Here is some progress in your solution:
First, note that this problem, in fact, has a solution since the unit sphere is compact and the objective function is continuous. Second, note that the problem is not convex since the restriction $\|a\|=1$ is not affine. On the other hand, the problem is equivalent to
$$min \sum_{i=1}^n(y_i -a^tx_i)^2,\;\; s.t\; \|a\|_2^2-1=0. $$ The advantage of this formulation is that it will make the constraint smooth and will simplify a lot of computation. Since the problem is nonconvex and the LICQ is satisfied at any feasible point, the most we can do is to find all KKT points and choose, among those, the one at which the function $$f(a)= \sum_{i=1}^n (y_i-a^Tx_i)^2$$ attains its minimum value. We proceed as follows:
The lagrangian in this case is
$$L(a,\lambda)= f(a)+\lambda(\|a\|_2^2-1),$$ from which we find that $a$ is KKT iff
$$0= \sum_{i=1}^n-2(y_i-a^Tx_i)x_i +2\lambda a.$$
Now we introduce some notation:
$$X=[x_1,\ldots, x_n],\; A= \sum_{i=1}^{n} x_ix_i^T,\; y= (y_1,\ldots,y_n)^T,\; v=Xy, \; b=A^{-1}v,\; b'=A^{-1}b.$$ Whith this in mind, the KKT condition is just
$$\lambda a= \sum_{i=1}^ny_ix_i -\sum_{i=1}^n(a^tx_i) x_i= Xy- Aa=v-Aa, $$ or equivalently, $$(A+\lambda I)a= v.$$ We only analyze the following case:
$\textbf{Case:}\;-\lambda \notin \sigma(A)$(the set of eigenvalues of A)

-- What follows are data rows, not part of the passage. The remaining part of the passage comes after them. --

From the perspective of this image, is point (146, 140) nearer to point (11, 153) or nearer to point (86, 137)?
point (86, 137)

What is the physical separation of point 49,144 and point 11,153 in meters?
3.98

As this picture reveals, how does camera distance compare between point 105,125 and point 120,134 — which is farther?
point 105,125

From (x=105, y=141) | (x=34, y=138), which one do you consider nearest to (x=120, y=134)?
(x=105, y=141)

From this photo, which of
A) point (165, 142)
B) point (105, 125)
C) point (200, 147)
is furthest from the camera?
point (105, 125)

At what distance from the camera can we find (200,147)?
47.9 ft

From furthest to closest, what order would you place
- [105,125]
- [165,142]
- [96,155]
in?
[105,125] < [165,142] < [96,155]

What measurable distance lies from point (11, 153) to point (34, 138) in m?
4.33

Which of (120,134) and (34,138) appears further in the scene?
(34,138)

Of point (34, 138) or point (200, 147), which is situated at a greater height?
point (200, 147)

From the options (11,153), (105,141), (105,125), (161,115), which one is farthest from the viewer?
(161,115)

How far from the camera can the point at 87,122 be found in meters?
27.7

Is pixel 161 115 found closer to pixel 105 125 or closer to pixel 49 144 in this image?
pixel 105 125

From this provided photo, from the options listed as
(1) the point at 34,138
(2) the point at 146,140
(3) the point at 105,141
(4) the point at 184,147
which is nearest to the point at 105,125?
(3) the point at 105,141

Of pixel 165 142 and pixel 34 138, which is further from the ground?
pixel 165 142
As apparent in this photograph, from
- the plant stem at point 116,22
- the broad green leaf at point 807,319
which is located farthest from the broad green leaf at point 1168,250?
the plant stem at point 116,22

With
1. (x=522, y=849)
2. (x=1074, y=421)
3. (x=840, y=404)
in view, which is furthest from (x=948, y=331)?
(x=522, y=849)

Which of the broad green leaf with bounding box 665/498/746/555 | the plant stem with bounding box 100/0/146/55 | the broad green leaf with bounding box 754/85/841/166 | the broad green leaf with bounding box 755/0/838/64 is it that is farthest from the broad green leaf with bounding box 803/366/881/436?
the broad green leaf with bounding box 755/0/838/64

Hence $A+\lambda I$ is invertible. Furthermore, its inverse is given by
$$(A+\lambda I)^{-1} =A^{-1} - g(\lambda) A^{-2},$$ where $$g(\lambda)=\frac{\lambda}{1+\lambda \;Tr(A^{-1})}$$ (See this page and this page). So, we have in this case
$$a=(A+\lambda I)^{-1} v= A^{-1}v - g(\lambda) A^{-2}v= b- g(\lambda)b'. $$
But now we use the constraint $\|a\|_2^2=1$ to find $\lambda.$ We should have then
$$\|b\|^2_2- 2g(\lambda)b^Tb' +g^2(\lambda)\|b'\|_2^2=1,$$ from which
$$(\|b'\|_2^2)g^2(\lambda) +(-2b^Tb') g(\lambda)+(\|b\|^2_2-1)=0.$$ The trick now is to note that this is a quadratic equation in $g(\lambda).$ The discriminant of this equation is
$$D= 4((b^Tb')^2- \|b'\|_2^2(\|b\|2^2-1)).$$ If $D<0,$ we conclude that there are not KKT points in this case. Otherwise, we will have
$$g(\lambda)= \frac{b^Tb'+_{-}\sqrt{(b^Tb')^2- \|b'\|_2^2(\|b\|2^2-1)}}{\|b'\|_2^2}.$$
Denote $$r_{+}=\frac{b^Tb'+ \sqrt{(b^Tb')^2- \|b'\|_2^2(\|b\|2^2-1)}}{\|b'\|_2^2},\; r_{-}=\frac{b^Tb'- \sqrt{(b^Tb')^2- \|b'\|_2^2(\|b\|2^2-1)}}{\|b'\|_2^2} $$
This is of course the same as
$$\frac{\lambda}{1+\lambda \;Tr(A^{-1})}= r_{+},r_{-}.$$ From here we find that
$$\lambda_{+}= \frac{r_{+}}{1-r_{+}Tr(A^{-1})} \textrm{ and } \lambda_{-}= \frac{r_{-}}{1-r_{-}Tr(A^{-1}}$$ solve the equation, provided that $r_{+}\neq \frac{1}{Tr(A^{-1})}$ and $r_{-}\neq \frac{1}{Tr(A^{-1})}$ respectively. If one of this cases holds, we miss that solution. In conclusion, the only possible values of $\lambda$ so that the associated $a$ is $KKT$ are as above under the conditions $D\geq 0$ and $r_{+},r_{-}\neq \frac{1}{Tr(A^{-1})}.$
For the remaining case ($-\lambda \in \sigma(A)$) I have some ideas also. However, I don't think that a closed solution is possible. If I have some more time, I will think about it. Hope this helps.